▶ **Brief**:
Rewrite the material below with every instance of "tractor steering wheel" changed to "steering wheel", leaving everything else unchanged.
--- START Material provided ---
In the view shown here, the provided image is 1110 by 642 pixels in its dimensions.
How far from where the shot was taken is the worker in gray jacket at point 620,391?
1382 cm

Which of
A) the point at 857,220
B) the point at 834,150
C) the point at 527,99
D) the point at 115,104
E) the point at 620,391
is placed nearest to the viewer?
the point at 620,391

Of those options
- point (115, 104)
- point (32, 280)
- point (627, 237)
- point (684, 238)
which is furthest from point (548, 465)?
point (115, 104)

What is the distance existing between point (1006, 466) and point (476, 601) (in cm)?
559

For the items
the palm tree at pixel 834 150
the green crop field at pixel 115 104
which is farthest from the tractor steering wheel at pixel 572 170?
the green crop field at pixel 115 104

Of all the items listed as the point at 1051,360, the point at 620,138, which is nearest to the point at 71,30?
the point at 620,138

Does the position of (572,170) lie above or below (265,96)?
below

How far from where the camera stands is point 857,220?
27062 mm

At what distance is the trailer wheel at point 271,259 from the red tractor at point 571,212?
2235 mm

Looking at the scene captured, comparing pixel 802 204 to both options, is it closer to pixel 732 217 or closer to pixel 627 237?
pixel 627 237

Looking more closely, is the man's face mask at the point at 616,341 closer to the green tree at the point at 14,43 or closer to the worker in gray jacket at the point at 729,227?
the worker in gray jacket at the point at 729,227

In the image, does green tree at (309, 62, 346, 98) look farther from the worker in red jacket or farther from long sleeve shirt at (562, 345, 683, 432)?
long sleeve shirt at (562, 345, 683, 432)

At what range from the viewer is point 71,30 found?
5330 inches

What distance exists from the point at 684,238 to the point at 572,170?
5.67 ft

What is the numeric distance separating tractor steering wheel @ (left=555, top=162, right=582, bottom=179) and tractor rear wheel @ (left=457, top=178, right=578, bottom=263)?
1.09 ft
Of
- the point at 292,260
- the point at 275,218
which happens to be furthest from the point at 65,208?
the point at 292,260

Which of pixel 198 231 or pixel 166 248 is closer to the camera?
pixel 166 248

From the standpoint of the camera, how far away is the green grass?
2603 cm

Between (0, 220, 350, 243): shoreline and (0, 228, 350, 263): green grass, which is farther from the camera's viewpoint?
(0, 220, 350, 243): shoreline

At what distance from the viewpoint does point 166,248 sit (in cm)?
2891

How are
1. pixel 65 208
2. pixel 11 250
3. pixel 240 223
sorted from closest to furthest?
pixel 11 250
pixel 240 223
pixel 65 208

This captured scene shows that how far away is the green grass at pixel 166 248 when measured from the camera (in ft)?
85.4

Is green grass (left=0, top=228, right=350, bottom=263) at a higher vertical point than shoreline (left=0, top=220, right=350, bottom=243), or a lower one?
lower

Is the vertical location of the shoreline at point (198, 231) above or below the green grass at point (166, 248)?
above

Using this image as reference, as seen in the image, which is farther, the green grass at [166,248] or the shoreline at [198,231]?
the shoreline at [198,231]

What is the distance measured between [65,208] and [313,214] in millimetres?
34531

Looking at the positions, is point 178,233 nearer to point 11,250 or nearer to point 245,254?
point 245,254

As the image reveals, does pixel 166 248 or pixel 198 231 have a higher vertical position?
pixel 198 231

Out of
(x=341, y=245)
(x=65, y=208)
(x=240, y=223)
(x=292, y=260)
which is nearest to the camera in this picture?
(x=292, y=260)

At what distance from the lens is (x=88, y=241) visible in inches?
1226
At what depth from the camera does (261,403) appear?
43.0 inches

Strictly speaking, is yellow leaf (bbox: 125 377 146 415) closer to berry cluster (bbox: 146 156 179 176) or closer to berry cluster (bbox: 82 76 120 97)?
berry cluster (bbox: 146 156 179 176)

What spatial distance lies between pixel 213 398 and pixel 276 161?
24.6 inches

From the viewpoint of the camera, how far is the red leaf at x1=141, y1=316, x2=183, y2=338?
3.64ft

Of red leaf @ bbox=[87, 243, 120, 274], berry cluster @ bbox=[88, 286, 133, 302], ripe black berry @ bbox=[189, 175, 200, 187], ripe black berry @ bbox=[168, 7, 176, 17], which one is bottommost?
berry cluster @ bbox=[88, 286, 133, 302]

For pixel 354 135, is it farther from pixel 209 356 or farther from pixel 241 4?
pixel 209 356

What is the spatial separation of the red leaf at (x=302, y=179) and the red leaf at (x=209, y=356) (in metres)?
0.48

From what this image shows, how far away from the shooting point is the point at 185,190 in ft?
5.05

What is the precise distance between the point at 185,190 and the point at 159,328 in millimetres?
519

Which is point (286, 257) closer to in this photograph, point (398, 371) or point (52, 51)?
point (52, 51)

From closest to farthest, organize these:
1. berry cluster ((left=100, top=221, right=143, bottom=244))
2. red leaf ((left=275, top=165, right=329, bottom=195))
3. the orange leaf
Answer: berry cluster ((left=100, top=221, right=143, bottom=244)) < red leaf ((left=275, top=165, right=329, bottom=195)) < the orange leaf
--- END Material provided ---
▶ **The answer**:
In the view shown here, the provided image is 1110 by 642 pixels in its dimensions.
How far from where the shot was taken is the worker in gray jacket at point 620,391?
1382 cm

Which of
A) the point at 857,220
B) the point at 834,150
C) the point at 527,99
D) the point at 115,104
E) the point at 620,391
is placed nearest to the viewer?
the point at 620,391

Of those options
- point (115, 104)
- point (32, 280)
- point (627, 237)
- point (684, 238)
which is furthest from point (548, 465)?
point (115, 104)

What is the distance existing between point (1006, 466) and point (476, 601) (in cm)?
559

For the items
the palm tree at pixel 834 150
the green crop field at pixel 115 104
which is farthest from the steering wheel at pixel 572 170?
the green crop field at pixel 115 104

Of all the items listed as the point at 1051,360, the point at 620,138, which is nearest to the point at 71,30?
the point at 620,138

Does the position of (572,170) lie above or below (265,96)?
below

How far from where the camera stands is point 857,220?
27062 mm

At what distance is the trailer wheel at point 271,259 from the red tractor at point 571,212?
2235 mm

Looking at the scene captured, comparing pixel 802 204 to both options, is it closer to pixel 732 217 or closer to pixel 627 237?
pixel 627 237

Looking more closely, is the man's face mask at the point at 616,341 closer to the green tree at the point at 14,43 or closer to the worker in gray jacket at the point at 729,227?
the worker in gray jacket at the point at 729,227

In the image, does green tree at (309, 62, 346, 98) look farther from the worker in red jacket or farther from long sleeve shirt at (562, 345, 683, 432)?
long sleeve shirt at (562, 345, 683, 432)

At what range from the viewer is point 71,30 found?
5330 inches

What distance exists from the point at 684,238 to the point at 572,170?
5.67 ft

What is the numeric distance separating steering wheel @ (left=555, top=162, right=582, bottom=179) and tractor rear wheel @ (left=457, top=178, right=578, bottom=263)?
1.09 ft
Of
- the point at 292,260
- the point at 275,218
which happens to be furthest from the point at 65,208?
the point at 292,260

Which of pixel 198 231 or pixel 166 248 is closer to the camera?
pixel 166 248

From the standpoint of the camera, how far away is the green grass?
2603 cm

Between (0, 220, 350, 243): shoreline and (0, 228, 350, 263): green grass, which is farther from the camera's viewpoint?
(0, 220, 350, 243): shoreline

At what distance from the viewpoint does point 166,248 sit (in cm)?
2891

How are
1. pixel 65 208
2. pixel 11 250
3. pixel 240 223
sorted from closest to furthest?
pixel 11 250
pixel 240 223
pixel 65 208

This captured scene shows that how far away is the green grass at pixel 166 248 when measured from the camera (in ft)?
85.4

Is green grass (left=0, top=228, right=350, bottom=263) at a higher vertical point than shoreline (left=0, top=220, right=350, bottom=243), or a lower one?
lower

Is the vertical location of the shoreline at point (198, 231) above or below the green grass at point (166, 248)?
above

Using this image as reference, as seen in the image, which is farther, the green grass at [166,248] or the shoreline at [198,231]?
the shoreline at [198,231]

What is the distance measured between [65,208] and [313,214] in millimetres?
34531

Looking at the positions, is point 178,233 nearer to point 11,250 or nearer to point 245,254?
point 245,254

As the image reveals, does pixel 166 248 or pixel 198 231 have a higher vertical position?
pixel 198 231

Out of
(x=341, y=245)
(x=65, y=208)
(x=240, y=223)
(x=292, y=260)
which is nearest to the camera in this picture?
(x=292, y=260)

At what distance from the lens is (x=88, y=241) visible in inches?
1226
At what depth from the camera does (261,403) appear?
43.0 inches

Strictly speaking, is yellow leaf (bbox: 125 377 146 415) closer to berry cluster (bbox: 146 156 179 176) or closer to berry cluster (bbox: 82 76 120 97)?
berry cluster (bbox: 146 156 179 176)

What spatial distance lies between pixel 213 398 and pixel 276 161?
24.6 inches

From the viewpoint of the camera, how far is the red leaf at x1=141, y1=316, x2=183, y2=338?
3.64ft

Of red leaf @ bbox=[87, 243, 120, 274], berry cluster @ bbox=[88, 286, 133, 302], ripe black berry @ bbox=[189, 175, 200, 187], ripe black berry @ bbox=[168, 7, 176, 17], which one is bottommost?
berry cluster @ bbox=[88, 286, 133, 302]

For pixel 354 135, is it farther from pixel 209 356 or farther from pixel 241 4?
pixel 209 356

What is the spatial separation of the red leaf at (x=302, y=179) and the red leaf at (x=209, y=356) (in metres)?
0.48

From what this image shows, how far away from the shooting point is the point at 185,190 in ft?
5.05

What is the precise distance between the point at 185,190 and the point at 159,328 in millimetres?
519

Which is point (286, 257) closer to in this photograph, point (398, 371) or point (52, 51)?
point (52, 51)

From closest to farthest, organize these:
1. berry cluster ((left=100, top=221, right=143, bottom=244))
2. red leaf ((left=275, top=165, right=329, bottom=195))
3. the orange leaf
Answer: berry cluster ((left=100, top=221, right=143, bottom=244)) < red leaf ((left=275, top=165, right=329, bottom=195)) < the orange leaf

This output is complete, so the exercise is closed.